■ Extrait du texte

════════════════

2) Comparaison pour montrer que le Verbe ne S'est pas éloigné du Père, quand Il a pris chair.
3) Le Verbe n'a pas été modifié par l'Incarnation.
4) Le Verbe incarné, Dieu et homme.


1871
1. Que ma bouche chante la louange du Seigneur de qui est né l'univers, Lui-même né dans l'univers; par qui est révélé le Père, qui a créé sa mère. Fils de Dieu venu du Père, sans mère; Fils de l'homme venu d'une mère, sans père. Grand jour pour les anges que ce raccourci de jour. Dieu le verbe avant tous les temps, le Verbe fait chair au temps marqué. Ayant formé le soleil, sous le soleil Il a reçu sa forme. Ayant ordonné l'ensemble des siècles depuis le sein du Père, depuis le vente de sa mère, Il rend ce jour-ci sacré. En Lui il demeure, d'elle Il naît. Créateur du ciel et de la terre, Il naît sur la terre et sous le ciel. Sage au delà de toute parole, sage avant de pouvoir parler. Il couvre le monde, Lui que contient une crèche. Il règle le cours des astres, cet enfant à la mamelle. Grand comme Dieu, petit comme serviteur, sans que sa Petitesse diminue sa Grandeur, et sans que sa grandeur accable sa Petitesse. Car en revêtant un corps humain, Il n'a pas cessé de faire oeuvre divine; et ne s'est pas relâché de l'étroit embrassement par lequel Il soutient l'univers d'une extrémité à l'autre, et le dispose harmonieusement: quand Il S'est revêtu de l'infirmité de la chair, le sein d'une Vierge l'a recueilli, sans L'emprisonner; et sans rien soustraire au pain dont il nourrit la sagesse des anges, Il nous a donné à goûter combien doux est le Seigneur.

════════════════

■ Consigne 1
Répondez à ces questions sur l'extrait consacré à l'Incarnation du Verbe :
(a) D'après l'intitulé numéroté 3), le Verbe a-t-il été modifié par l'Incarnation ?
(b) Qu'est-ce qui contient Celui qui « couvre le monde » ?
(c) Qu'a fait le sein d'une Vierge quand il S'est revêtu de l'infirmité de la chair ?
■ Consigne 2
Dans l'extrait sur l'Incarnation du Verbe, récrivez sous forme de liste plus courte le paragraphe qui commence par « 1. Que ma bouche chante », en gardant ses faits principaux.

■ Matériel fourni

════════════════

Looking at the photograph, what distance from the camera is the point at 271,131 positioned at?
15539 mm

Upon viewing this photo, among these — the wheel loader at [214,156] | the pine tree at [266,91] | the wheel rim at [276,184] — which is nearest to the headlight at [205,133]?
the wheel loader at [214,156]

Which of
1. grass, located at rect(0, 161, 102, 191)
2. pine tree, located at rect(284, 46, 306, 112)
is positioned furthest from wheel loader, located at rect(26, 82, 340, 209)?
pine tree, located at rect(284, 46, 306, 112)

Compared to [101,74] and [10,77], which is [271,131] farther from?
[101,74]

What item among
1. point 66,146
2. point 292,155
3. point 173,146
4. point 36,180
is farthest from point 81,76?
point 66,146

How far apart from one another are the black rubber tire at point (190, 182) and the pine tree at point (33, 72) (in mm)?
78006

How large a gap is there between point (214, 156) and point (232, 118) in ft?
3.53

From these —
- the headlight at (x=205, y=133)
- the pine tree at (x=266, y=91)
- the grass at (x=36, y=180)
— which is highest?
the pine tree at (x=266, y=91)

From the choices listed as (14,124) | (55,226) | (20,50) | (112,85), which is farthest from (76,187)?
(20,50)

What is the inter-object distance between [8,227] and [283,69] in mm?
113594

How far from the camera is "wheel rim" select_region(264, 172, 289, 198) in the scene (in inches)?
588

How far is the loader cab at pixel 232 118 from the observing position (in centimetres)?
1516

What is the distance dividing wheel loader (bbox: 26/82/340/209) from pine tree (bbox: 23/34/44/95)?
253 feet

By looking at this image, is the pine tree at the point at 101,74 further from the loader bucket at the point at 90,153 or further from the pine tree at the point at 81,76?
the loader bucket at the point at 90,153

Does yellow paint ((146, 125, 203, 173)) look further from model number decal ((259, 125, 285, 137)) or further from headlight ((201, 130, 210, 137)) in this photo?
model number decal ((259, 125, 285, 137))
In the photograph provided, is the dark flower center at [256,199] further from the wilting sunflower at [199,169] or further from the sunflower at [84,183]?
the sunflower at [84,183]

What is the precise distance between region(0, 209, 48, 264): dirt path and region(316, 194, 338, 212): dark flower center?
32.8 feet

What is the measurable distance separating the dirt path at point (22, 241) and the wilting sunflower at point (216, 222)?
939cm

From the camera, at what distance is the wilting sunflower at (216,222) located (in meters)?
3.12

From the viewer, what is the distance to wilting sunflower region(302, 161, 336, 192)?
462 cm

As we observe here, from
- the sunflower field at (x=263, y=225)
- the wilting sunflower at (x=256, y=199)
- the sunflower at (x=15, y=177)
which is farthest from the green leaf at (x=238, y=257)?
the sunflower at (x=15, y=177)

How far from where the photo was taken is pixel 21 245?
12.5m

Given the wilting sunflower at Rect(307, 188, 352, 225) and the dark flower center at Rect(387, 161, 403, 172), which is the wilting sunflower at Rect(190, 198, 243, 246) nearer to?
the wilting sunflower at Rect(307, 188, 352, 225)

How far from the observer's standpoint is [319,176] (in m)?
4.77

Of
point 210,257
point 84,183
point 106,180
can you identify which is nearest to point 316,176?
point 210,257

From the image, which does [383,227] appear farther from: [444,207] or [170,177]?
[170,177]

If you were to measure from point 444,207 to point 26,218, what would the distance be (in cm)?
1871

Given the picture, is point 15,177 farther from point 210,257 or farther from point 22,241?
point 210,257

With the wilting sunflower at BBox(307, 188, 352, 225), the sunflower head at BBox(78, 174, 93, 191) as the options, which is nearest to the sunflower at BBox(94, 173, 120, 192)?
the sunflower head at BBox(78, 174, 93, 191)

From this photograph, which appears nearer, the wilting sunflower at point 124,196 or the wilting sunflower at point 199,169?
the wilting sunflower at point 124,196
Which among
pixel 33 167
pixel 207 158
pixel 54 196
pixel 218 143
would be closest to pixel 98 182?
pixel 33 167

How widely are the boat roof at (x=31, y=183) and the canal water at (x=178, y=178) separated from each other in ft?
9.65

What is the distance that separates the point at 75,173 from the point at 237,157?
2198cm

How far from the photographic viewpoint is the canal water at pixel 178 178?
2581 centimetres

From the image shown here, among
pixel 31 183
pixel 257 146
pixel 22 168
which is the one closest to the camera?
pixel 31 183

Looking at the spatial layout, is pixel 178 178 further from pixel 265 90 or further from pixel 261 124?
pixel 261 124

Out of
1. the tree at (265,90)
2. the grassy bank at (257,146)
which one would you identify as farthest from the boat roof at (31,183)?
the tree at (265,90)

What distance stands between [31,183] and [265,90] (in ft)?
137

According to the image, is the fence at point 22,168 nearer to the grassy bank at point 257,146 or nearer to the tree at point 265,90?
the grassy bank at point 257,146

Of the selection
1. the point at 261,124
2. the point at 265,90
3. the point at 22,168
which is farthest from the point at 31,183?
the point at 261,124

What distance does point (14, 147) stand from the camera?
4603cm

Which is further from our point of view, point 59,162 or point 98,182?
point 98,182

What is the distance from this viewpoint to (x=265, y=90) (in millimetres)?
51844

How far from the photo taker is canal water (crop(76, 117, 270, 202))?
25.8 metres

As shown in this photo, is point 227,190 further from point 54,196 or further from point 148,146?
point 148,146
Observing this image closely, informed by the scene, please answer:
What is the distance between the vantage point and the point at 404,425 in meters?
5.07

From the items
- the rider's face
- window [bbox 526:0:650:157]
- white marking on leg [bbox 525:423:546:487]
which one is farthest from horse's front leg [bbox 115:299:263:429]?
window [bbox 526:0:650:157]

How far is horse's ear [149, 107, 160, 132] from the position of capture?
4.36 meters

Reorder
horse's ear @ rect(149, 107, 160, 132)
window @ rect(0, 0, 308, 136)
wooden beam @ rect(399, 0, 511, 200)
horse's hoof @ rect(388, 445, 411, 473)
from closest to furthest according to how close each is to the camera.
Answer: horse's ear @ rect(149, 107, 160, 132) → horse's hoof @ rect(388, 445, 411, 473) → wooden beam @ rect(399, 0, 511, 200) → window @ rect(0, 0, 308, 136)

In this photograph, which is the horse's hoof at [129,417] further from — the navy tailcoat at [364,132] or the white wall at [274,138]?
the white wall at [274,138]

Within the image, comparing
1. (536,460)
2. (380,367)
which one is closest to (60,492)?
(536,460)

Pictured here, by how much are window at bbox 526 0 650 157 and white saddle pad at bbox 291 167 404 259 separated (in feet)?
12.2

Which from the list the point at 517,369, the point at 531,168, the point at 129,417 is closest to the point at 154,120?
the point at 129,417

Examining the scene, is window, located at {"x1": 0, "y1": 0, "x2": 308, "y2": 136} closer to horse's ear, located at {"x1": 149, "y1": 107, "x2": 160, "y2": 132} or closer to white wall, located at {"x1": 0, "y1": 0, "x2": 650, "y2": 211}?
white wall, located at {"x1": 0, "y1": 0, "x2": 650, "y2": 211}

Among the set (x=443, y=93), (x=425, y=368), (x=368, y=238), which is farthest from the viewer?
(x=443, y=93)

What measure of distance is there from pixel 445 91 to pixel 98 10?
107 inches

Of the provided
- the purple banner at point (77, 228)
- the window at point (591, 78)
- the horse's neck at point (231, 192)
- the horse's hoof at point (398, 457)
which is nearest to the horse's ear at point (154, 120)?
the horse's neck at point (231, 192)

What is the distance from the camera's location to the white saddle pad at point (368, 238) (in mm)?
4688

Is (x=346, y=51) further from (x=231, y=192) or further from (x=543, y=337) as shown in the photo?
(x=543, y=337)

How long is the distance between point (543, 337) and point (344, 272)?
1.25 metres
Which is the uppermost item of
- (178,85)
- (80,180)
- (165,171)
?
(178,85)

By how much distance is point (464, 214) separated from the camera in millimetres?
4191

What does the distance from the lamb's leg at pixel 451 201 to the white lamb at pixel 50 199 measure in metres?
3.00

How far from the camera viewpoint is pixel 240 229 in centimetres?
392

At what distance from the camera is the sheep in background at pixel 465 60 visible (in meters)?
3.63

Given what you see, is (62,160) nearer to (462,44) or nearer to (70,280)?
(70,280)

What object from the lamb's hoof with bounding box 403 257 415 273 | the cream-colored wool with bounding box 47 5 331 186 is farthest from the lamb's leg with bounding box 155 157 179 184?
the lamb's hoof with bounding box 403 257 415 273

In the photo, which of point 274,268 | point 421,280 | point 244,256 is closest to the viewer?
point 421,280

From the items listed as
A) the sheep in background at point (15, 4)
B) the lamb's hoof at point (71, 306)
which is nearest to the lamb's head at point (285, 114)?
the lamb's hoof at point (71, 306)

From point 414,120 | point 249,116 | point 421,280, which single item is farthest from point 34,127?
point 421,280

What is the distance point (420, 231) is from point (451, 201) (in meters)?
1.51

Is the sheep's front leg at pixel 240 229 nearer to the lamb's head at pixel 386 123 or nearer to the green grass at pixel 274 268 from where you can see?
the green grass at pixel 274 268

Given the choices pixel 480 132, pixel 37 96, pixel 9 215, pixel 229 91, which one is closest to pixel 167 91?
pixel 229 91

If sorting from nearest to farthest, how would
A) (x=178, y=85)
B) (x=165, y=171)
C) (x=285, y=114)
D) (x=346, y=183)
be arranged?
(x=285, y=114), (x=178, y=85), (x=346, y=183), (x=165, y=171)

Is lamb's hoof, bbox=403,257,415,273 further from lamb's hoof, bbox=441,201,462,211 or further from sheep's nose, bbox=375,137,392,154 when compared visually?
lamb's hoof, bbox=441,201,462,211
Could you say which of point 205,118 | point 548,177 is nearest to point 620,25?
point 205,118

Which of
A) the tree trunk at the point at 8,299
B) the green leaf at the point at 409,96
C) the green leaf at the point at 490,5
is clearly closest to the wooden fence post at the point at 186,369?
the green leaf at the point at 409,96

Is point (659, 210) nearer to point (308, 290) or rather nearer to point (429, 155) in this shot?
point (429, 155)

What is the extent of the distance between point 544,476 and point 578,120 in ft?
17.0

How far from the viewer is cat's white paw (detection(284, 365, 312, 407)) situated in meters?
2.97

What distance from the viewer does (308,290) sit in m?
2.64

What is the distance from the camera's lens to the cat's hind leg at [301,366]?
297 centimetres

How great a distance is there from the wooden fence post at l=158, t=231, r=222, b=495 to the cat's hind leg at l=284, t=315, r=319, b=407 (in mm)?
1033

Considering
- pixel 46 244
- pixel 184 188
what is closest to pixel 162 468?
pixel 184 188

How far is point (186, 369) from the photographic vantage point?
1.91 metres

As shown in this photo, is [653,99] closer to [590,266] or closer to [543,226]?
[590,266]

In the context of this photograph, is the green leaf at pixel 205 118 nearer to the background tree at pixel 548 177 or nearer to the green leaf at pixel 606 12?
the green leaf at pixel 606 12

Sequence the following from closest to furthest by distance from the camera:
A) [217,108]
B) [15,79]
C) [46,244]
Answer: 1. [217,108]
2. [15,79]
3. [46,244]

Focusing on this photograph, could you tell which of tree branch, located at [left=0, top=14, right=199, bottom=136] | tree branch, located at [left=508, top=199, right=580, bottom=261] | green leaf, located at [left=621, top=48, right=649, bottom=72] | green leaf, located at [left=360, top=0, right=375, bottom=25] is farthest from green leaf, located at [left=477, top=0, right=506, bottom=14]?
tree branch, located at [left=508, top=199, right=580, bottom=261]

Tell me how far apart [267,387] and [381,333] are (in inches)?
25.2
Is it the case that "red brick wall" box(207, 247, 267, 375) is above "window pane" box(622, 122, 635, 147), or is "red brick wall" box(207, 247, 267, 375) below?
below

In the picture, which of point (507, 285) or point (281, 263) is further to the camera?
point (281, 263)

════════════════

■ Réponse complète 1
(a) Non, le Verbe n'a pas été modifié par l'Incarnation.
(b) Une crèche le contient.
(c) Il l'a recueilli, sans L'emprisonner.

■ Réponse complète 2
- Le Seigneur, de qui est né l'univers, est Lui-même né dans l'univers et révèle le Père.
- Il est Fils de Dieu venu du Père, sans mère, et Fils de l'homme venu d'une mère, sans père.
- Verbe avant tous les temps, Il s'est fait chair au temps marqué.
- Créateur du ciel et de la terre, Il naît sur la terre et sous le ciel.
- Contenu dans une crèche, Il couvre le monde. Enfant à la mamelle, Il règle le cours des astres.
- Il est grand comme Dieu et petit comme serviteur. Sa petitesse ne diminue pas sa grandeur, et sa grandeur n'accable pas sa petitesse.
- En revêtant un corps humain, Il n'a pas cessé de faire œuvre divine ni de soutenir et d'ordonner l'univers.
- Le sein d'une Vierge L'a recueilli sans L'emprisonner.
- Sans rien retirer au pain qui nourrit la sagesse des anges, Il nous a fait goûter combien le Seigneur est doux.